Global Crisis Blog

From Crisis to Opportunity:  Airline Leases Take Off

By Shlomo Maital

Our new book Global Risk/Global Opportunity (SAGE 2010) stresses that  in every aspect of the current global crisis (which, we argue, has not ended, but has simply changed its form, shape and nature), risk can be transformed into major business opportunities.

Here is an example.

The Farnborough International Airshow opened Monday in the UK. It is the aircraft industry’s largest trade show.  Wall Street Journal Europe reports that “demand for planes is rising” and “money is returning to the aviation market”.  However, the industry is changing radically.

Global deleveraging (the desperate effort of individuals, families, businesses, banks and governments alike to reduce debt burdens) is making credit scarce. Airlines are finding it harder (and less worthwhile)   to buy planes with borrowed funds, especially when nervous capital markets punish companies that have high debt-equity ratios (leverage) and banks are reluctant to part with their cash.

This has created a boom in aircraft leasing.  It was predictable long ago.  Just as most people now buy cars, in many countries, with leasing agreements,  so airlines are shifting to leasing.  According to the WSJ,  fully a third of all aircraft are not owned by the airlines but are leased.  In the ’70s and ’80s, that fraction was 10-15 percent.  The leasing giants are GE Capital (world’s biggest) and BOC Aviation (a unit of Bank of China).

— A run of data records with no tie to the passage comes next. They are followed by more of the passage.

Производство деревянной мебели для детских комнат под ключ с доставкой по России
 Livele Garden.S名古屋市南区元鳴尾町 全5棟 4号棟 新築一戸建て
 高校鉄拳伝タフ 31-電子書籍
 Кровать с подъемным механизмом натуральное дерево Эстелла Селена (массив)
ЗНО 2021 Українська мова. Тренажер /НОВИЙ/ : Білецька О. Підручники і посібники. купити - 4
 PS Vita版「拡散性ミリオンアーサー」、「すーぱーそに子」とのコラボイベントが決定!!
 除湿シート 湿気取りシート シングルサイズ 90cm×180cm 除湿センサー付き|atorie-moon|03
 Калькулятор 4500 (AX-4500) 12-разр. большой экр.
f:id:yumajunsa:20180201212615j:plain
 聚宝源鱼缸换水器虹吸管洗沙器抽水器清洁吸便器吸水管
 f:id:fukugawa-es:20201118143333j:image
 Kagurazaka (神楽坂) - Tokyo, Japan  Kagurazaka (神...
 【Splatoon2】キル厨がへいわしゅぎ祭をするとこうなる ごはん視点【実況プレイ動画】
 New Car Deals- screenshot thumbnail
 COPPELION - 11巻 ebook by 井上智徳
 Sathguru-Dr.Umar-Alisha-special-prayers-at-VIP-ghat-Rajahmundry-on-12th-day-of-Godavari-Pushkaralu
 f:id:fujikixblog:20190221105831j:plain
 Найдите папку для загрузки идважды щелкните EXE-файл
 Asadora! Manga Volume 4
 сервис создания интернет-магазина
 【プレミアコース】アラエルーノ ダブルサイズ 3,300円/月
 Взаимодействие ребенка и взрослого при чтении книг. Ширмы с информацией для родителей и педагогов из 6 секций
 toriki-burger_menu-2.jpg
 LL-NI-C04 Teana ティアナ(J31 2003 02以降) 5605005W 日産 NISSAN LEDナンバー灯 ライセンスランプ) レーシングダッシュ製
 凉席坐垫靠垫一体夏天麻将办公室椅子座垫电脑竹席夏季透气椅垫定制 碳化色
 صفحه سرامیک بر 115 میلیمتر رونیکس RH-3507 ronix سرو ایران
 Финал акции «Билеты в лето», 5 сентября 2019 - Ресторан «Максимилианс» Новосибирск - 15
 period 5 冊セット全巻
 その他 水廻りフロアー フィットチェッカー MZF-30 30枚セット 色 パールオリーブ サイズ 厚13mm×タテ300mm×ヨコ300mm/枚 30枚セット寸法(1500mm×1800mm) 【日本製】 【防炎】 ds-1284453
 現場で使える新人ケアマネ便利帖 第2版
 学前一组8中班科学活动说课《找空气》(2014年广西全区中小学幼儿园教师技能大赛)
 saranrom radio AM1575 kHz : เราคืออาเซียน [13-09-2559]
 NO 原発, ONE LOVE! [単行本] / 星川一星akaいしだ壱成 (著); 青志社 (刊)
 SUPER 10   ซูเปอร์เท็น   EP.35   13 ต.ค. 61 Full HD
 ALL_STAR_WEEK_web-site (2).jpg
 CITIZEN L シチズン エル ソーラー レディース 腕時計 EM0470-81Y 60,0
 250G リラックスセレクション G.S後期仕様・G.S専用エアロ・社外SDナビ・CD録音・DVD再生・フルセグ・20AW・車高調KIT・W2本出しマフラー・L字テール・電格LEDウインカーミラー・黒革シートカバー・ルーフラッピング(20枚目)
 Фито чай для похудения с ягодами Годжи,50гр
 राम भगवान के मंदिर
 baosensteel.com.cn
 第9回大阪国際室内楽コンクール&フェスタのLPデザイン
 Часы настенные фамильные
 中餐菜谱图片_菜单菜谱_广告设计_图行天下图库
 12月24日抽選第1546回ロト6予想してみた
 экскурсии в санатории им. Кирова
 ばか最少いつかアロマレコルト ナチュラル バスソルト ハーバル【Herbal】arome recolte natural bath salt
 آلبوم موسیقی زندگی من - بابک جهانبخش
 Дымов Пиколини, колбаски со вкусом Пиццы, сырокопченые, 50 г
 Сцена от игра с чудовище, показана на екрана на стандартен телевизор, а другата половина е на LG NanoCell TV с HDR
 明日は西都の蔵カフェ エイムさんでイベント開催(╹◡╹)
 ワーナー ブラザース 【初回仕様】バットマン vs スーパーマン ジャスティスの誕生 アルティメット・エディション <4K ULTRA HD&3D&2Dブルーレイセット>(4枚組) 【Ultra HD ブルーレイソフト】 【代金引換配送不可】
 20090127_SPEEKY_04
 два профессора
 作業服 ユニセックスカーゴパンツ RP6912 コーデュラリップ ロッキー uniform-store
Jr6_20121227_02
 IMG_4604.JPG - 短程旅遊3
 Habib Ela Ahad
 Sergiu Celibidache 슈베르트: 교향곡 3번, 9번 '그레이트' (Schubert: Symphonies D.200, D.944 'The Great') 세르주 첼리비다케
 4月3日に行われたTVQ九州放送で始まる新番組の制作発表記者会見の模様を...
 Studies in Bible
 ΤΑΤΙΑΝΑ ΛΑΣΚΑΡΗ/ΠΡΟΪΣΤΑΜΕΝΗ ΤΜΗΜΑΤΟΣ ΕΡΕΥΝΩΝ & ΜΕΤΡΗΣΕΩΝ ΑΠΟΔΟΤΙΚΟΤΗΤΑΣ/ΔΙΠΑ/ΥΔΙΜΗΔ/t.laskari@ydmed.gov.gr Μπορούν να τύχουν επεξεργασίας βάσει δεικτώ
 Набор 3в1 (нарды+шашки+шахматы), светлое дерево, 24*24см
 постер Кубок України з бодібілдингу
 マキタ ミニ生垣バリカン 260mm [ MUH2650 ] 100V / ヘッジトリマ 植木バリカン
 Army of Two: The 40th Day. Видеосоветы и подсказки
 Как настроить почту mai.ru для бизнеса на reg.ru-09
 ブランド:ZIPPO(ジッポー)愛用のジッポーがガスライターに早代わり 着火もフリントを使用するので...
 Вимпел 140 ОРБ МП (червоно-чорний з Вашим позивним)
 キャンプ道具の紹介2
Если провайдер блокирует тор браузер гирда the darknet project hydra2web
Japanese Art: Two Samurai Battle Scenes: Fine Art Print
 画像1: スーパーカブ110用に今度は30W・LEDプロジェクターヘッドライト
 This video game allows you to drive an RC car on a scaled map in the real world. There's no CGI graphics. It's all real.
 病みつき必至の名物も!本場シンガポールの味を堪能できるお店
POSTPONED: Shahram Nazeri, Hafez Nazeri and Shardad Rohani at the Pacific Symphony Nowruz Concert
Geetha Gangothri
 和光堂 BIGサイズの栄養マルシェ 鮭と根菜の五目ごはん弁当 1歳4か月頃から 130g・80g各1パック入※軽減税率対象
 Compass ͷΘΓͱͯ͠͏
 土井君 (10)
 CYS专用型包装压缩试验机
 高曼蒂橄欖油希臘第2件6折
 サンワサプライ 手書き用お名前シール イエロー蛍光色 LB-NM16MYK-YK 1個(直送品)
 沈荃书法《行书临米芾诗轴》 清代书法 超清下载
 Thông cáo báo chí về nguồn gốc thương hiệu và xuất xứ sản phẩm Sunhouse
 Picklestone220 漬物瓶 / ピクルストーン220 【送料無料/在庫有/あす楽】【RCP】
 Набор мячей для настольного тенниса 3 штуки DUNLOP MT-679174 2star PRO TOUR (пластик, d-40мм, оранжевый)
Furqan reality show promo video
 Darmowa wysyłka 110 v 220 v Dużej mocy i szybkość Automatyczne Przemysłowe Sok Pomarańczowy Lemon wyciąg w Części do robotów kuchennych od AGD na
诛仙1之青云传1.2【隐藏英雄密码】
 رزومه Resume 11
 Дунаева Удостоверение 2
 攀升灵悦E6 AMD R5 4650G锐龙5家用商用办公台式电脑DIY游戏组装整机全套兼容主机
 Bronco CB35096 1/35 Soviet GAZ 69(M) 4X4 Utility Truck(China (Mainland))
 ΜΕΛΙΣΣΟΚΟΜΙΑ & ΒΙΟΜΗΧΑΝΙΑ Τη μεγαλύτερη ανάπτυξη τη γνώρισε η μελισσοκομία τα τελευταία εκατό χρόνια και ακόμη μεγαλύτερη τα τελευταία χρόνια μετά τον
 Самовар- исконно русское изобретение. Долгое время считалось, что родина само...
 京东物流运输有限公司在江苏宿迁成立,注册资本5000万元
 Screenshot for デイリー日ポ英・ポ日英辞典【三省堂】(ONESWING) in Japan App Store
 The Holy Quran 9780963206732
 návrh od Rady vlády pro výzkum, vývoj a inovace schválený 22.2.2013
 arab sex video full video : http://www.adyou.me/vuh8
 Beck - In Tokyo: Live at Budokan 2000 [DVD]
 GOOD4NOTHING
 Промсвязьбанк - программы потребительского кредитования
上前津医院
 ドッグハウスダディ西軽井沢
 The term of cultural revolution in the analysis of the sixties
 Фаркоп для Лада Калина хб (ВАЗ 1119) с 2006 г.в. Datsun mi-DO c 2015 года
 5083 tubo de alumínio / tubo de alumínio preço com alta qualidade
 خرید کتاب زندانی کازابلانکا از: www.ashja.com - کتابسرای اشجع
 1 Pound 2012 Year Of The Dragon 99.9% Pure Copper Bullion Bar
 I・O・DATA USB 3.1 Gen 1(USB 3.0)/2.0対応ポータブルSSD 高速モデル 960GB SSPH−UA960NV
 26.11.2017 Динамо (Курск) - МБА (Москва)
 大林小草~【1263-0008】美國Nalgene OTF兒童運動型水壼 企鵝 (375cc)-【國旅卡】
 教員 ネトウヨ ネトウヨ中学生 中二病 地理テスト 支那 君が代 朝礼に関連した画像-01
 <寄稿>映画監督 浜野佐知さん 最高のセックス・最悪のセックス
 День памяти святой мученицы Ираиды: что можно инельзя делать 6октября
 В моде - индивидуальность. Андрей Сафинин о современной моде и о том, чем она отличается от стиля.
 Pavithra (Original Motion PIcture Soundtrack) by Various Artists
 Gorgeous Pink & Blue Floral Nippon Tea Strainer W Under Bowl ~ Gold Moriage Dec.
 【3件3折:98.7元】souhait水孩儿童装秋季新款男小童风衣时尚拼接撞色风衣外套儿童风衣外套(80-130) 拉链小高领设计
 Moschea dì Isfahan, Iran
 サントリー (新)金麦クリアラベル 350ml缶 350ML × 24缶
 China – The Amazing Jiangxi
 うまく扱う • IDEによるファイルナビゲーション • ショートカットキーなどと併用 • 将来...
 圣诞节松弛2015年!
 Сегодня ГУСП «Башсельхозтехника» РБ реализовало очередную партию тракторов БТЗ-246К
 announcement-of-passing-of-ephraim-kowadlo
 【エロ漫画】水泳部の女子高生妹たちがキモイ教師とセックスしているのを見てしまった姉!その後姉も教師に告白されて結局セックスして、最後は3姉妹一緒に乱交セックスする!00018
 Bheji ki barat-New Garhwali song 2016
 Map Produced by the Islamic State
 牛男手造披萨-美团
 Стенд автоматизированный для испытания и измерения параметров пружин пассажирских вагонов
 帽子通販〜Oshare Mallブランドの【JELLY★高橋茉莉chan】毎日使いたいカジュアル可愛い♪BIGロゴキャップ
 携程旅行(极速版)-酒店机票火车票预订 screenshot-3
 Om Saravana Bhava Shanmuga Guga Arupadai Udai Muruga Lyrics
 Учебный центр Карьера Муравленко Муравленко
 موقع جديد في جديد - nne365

Aircraft leasing has many advantages.  Airlines that fail to meet payments lose the planes in the wink of an eye; aircraft leasing firms are good at this.   Unlike buildings, which cannot sprout legs and fly,  planes can — so leasing firms can quickly sell foreclosed planes without loss.  Look for leased aircraft to rise to fully half of all aircraft flying, within the next few years.   Leasing companies buy large numbers of aircraft (GE Capital is about to do so), and borrow money with the aircraft themselves as collateral.   Sound like mortgage-backed securities?  Not quite.  In the downturn, planes have maintained their value (unlike houses).  And they can move anywhere, quickly.

If you are in financial services, and are looking for a growth engine within an industry that remains troubled, consider this one.   It meets a major need of struggling airlines to renew their aging fleets, without putting massive amounts of debt on their balance sheets.  Ask yourself, what are the core competencies needed to become a successful aircraft lessor?   Do I have those competencies?  How can I innovate within this industry?  Where are their hidden niche markets?